TALLAHASSEE, Fla. - Imagine having to pay someone to open your mother's or father's mail, even though they live just down the street. That's just one of the horror stories that state lawmakers heard from Floridians whose parents have been placed in a guardianship.
A new law on the books hopes to remedy the problem and others.
Doug Franks has to pay an hourly rate to visit his mother, Ernestine. He's part of a growing national movement seeking changes in guardianships.
"We, simply, the families are isolated so they don't know what's going on," Franks said. "Their wards, the people who have suffered a civil death, who have no rights, are then taken advantage of financially."
The Frankses' nightmare is being played out in thousands of families across Florida.
"They charge to open a letter $80," Franks said.
Legislation taking effect July 1 hopes to put the brakes on questionable guardians.
"If a guardian exploits their ward, there will be criminal penalties. They can go to jail," said Rep.

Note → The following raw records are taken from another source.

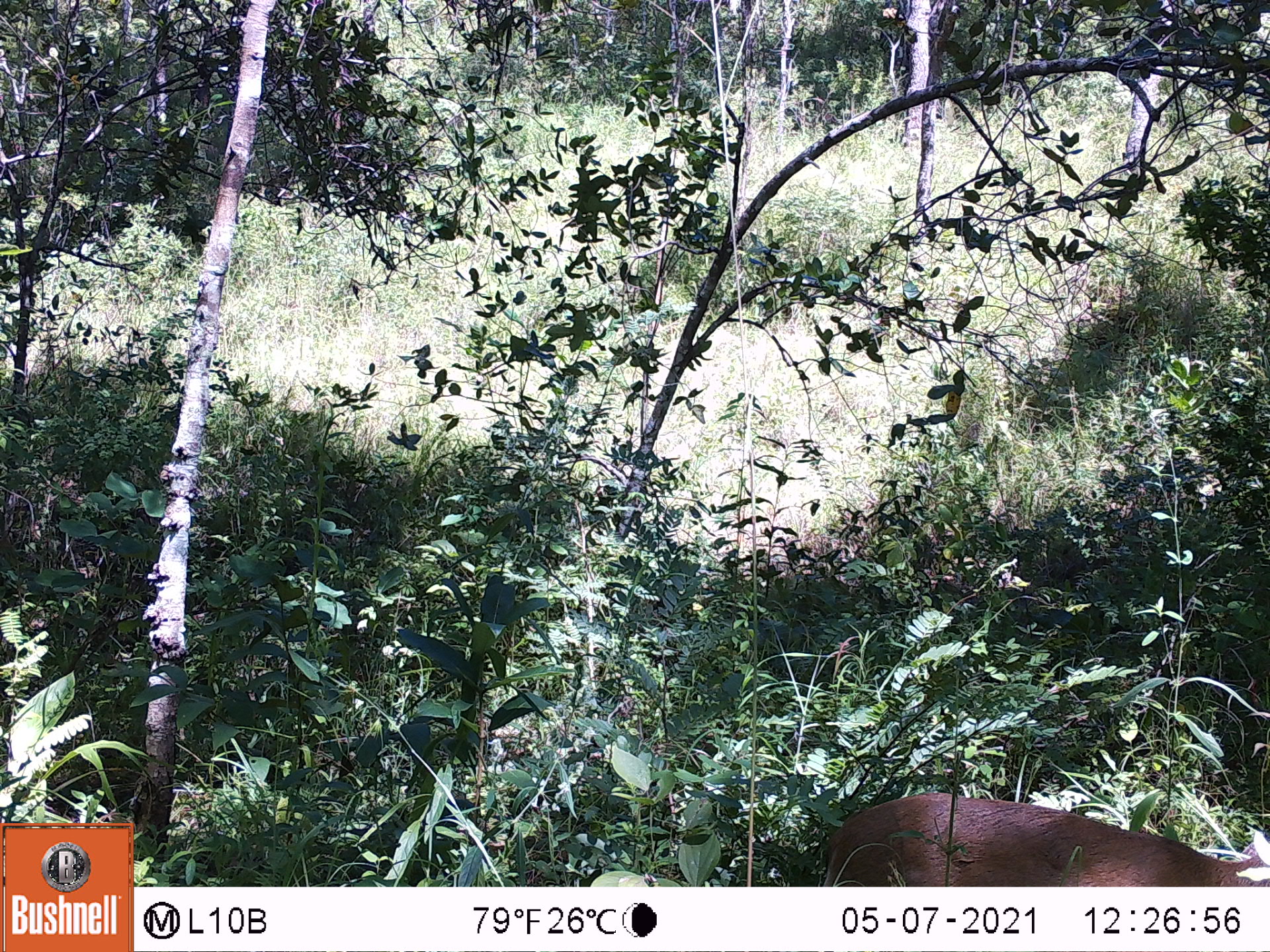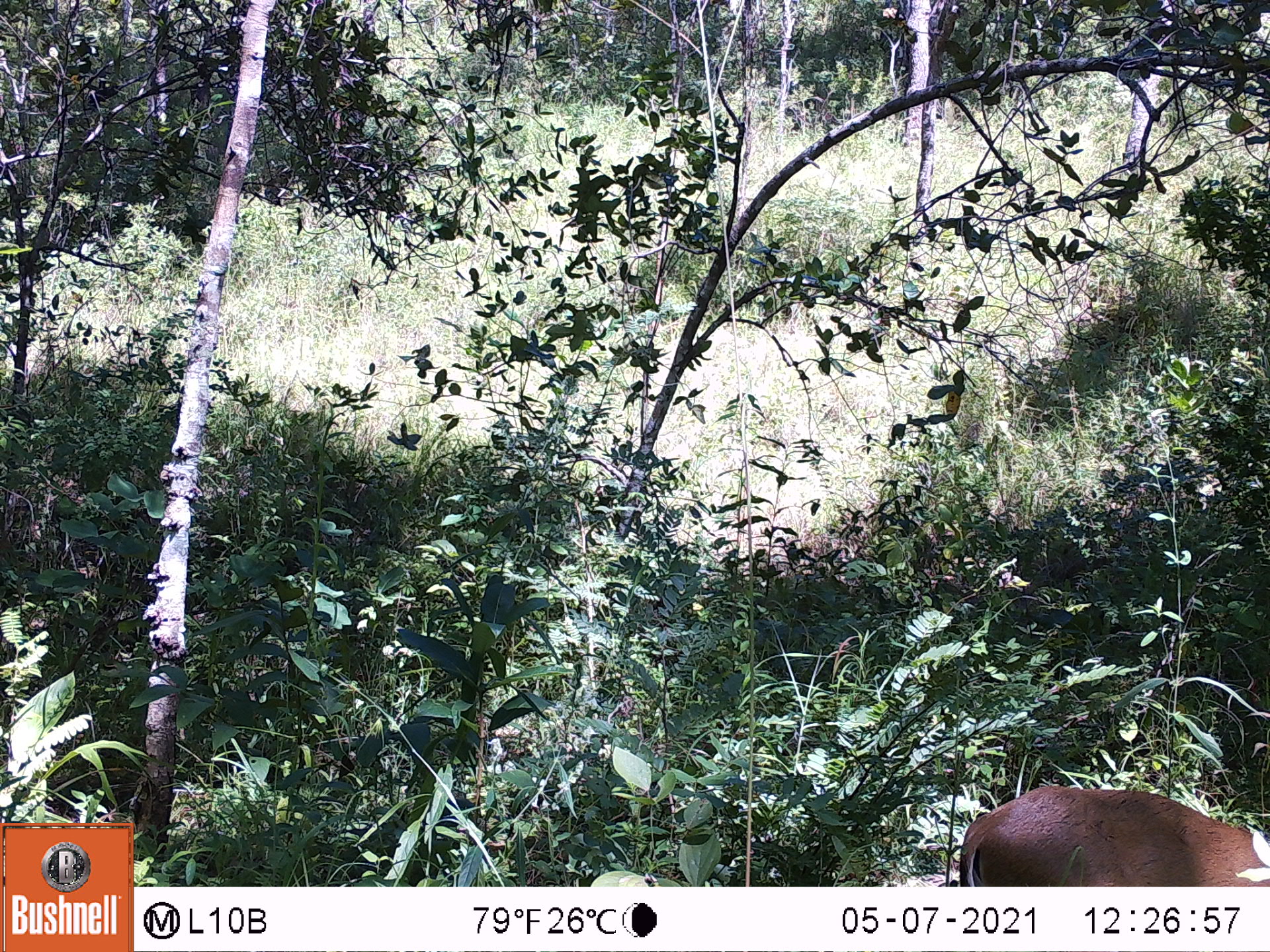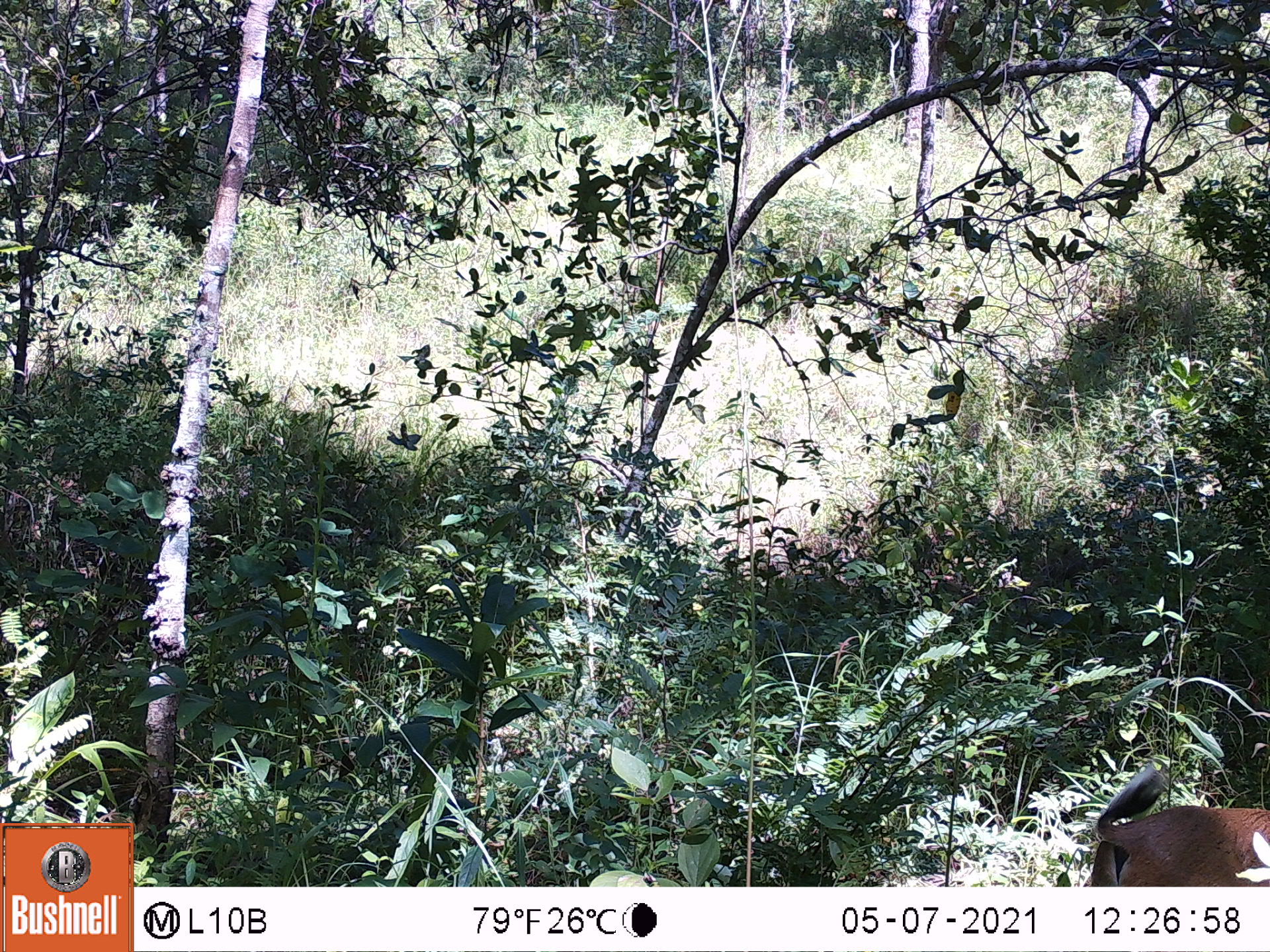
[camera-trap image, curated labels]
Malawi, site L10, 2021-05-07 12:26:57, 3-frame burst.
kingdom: Animalia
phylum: Chordata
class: Mammalia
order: Artiodactyla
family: Bovidae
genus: Sylvicapra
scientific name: Sylvicapra grimmia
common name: common duiker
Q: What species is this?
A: Common duiker (Sylvicapra grimmia).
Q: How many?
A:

Kathleen Passidomo.
The new law also puts restrictions on judges who appoint guardians.
Franks has tried to get the courts to reopen his mother's case, without luck.
"In Mr. Franks' case, we are hopeful he can go to the court and say, 'I object to what's going on here,' and the courts, based on the new statute, will hear him out," Passidomo said.
Even supporters say the legislation signed by the governor solves only half the problem.
State Sen. Nancy Detert introduced legislation to license public, for-profit guardians. It didn't pass.
"Nobody is regulating what they do, and they can take your mail, take your money and be in charge of your health care, cut you off from your relatives, and there is nobody who can say they can't do it," Detert said.
But for the next year, public, for-profit guardians will be unregulated. Detert's advice is for families to beware.
The number of public, for-profit guardians has grown from 23 to more than 450 in the last five years.